## start

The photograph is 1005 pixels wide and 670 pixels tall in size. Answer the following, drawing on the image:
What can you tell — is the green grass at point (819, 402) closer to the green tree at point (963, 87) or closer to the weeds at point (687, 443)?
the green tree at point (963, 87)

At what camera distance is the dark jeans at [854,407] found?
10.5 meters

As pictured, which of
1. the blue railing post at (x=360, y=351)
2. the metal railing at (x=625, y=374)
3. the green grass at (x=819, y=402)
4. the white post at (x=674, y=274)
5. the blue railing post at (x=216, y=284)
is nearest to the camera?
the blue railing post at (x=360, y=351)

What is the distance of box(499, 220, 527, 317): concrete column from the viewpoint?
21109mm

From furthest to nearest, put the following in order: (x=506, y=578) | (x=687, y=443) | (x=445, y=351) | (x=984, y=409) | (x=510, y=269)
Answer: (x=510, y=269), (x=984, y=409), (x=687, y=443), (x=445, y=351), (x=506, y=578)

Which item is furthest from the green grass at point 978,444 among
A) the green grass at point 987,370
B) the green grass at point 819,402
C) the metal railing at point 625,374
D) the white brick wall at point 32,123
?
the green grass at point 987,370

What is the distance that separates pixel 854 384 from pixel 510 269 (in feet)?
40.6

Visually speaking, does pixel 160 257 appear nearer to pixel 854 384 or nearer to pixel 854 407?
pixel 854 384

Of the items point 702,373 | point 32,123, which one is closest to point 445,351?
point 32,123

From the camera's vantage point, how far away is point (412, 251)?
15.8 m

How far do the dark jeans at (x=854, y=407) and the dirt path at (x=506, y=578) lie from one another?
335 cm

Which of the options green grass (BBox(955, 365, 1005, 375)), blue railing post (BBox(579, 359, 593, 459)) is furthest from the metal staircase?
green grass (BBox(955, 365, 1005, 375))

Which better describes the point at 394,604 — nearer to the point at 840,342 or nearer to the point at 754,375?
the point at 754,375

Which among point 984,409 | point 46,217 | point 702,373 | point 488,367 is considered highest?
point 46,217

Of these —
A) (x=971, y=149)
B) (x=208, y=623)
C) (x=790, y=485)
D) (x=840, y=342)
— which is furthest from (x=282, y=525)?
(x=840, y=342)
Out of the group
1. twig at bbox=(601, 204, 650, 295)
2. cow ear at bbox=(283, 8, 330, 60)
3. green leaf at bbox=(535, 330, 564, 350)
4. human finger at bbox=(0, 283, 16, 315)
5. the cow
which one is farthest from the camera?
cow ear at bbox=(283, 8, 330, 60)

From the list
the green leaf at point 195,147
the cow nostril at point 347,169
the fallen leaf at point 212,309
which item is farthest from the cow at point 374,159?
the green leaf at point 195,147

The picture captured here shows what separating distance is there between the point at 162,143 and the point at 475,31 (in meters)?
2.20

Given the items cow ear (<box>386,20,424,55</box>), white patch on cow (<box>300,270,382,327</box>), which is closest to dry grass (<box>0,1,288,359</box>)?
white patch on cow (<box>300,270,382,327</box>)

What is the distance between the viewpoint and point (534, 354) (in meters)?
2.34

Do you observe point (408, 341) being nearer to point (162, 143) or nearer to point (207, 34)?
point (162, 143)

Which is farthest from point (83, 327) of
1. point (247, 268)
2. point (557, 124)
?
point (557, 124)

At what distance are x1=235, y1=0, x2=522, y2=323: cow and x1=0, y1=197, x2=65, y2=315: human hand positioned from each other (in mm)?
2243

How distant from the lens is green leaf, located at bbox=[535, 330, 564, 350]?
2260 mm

## end

What is expected: Can you rewrite the items above with "metal railing" replaced by "steel railing" everywhere and everything else left as it is?

Reply:
The photograph is 1005 pixels wide and 670 pixels tall in size. Answer the following, drawing on the image:
What can you tell — is the green grass at point (819, 402) closer to the green tree at point (963, 87) or closer to the weeds at point (687, 443)?
the green tree at point (963, 87)

At what camera distance is the dark jeans at [854,407] found?
10.5 meters

As pictured, which of
1. the blue railing post at (x=360, y=351)
2. the steel railing at (x=625, y=374)
3. the green grass at (x=819, y=402)
4. the white post at (x=674, y=274)
5. the blue railing post at (x=216, y=284)
is nearest to the camera?
the blue railing post at (x=360, y=351)

What is the distance of box(499, 220, 527, 317): concrete column from the viewpoint?
21109mm

From furthest to nearest, put the following in order: (x=506, y=578) | (x=687, y=443) | (x=445, y=351) | (x=984, y=409) | (x=510, y=269)
Answer: (x=510, y=269), (x=984, y=409), (x=687, y=443), (x=445, y=351), (x=506, y=578)

Which item is furthest from the green grass at point 978,444 among
A) the green grass at point 987,370
B) the green grass at point 819,402
C) the steel railing at point 625,374
D) the white brick wall at point 32,123
?
the green grass at point 987,370

What is the distance that separates pixel 854 384 from pixel 510 269 (in feet)?
40.6

Visually speaking, does pixel 160 257 appear nearer to pixel 854 384 or nearer to pixel 854 407?
pixel 854 384

Of the items point 702,373 | point 32,123, which one is closest to point 445,351?
point 32,123

From the camera's vantage point, how far away is point (412, 251)?
15.8 m

How far do the dark jeans at (x=854, y=407) and the dirt path at (x=506, y=578) lie from one another?
335 cm

Which of the options green grass (BBox(955, 365, 1005, 375)), blue railing post (BBox(579, 359, 593, 459)) is furthest from the metal staircase?
green grass (BBox(955, 365, 1005, 375))

Which better describes the point at 394,604 — nearer to the point at 840,342 or nearer to the point at 754,375?
the point at 754,375

Which among point 984,409 | point 46,217 | point 702,373 | point 488,367 is considered highest?
point 46,217

Of these —
A) (x=971, y=149)
B) (x=208, y=623)
C) (x=790, y=485)
D) (x=840, y=342)
— which is furthest from (x=282, y=525)?
(x=840, y=342)
Out of the group
1. twig at bbox=(601, 204, 650, 295)
2. cow ear at bbox=(283, 8, 330, 60)
3. green leaf at bbox=(535, 330, 564, 350)
4. human finger at bbox=(0, 283, 16, 315)
5. the cow
which one is farthest from the camera?
cow ear at bbox=(283, 8, 330, 60)

From the list
the green leaf at point 195,147
the cow nostril at point 347,169
the fallen leaf at point 212,309
which item is farthest from the cow at point 374,159?
the green leaf at point 195,147

The picture captured here shows what separating distance is there between the point at 162,143 and the point at 475,31 (in meters)?
2.20

Given the items cow ear (<box>386,20,424,55</box>), white patch on cow (<box>300,270,382,327</box>), which is closest to dry grass (<box>0,1,288,359</box>)?
white patch on cow (<box>300,270,382,327</box>)

What is the distance between the viewpoint and point (534, 354) (in meters)?
2.34

Do you observe point (408, 341) being nearer to point (162, 143) or nearer to point (207, 34)?
point (162, 143)

Which is farthest from point (83, 327) of
1. point (247, 268)
2. point (557, 124)
?
point (557, 124)

At what distance are x1=235, y1=0, x2=522, y2=323: cow and x1=0, y1=197, x2=65, y2=315: human hand positioned from each other (in mm)?
2243

How distant from the lens is green leaf, located at bbox=[535, 330, 564, 350]?
2260 mm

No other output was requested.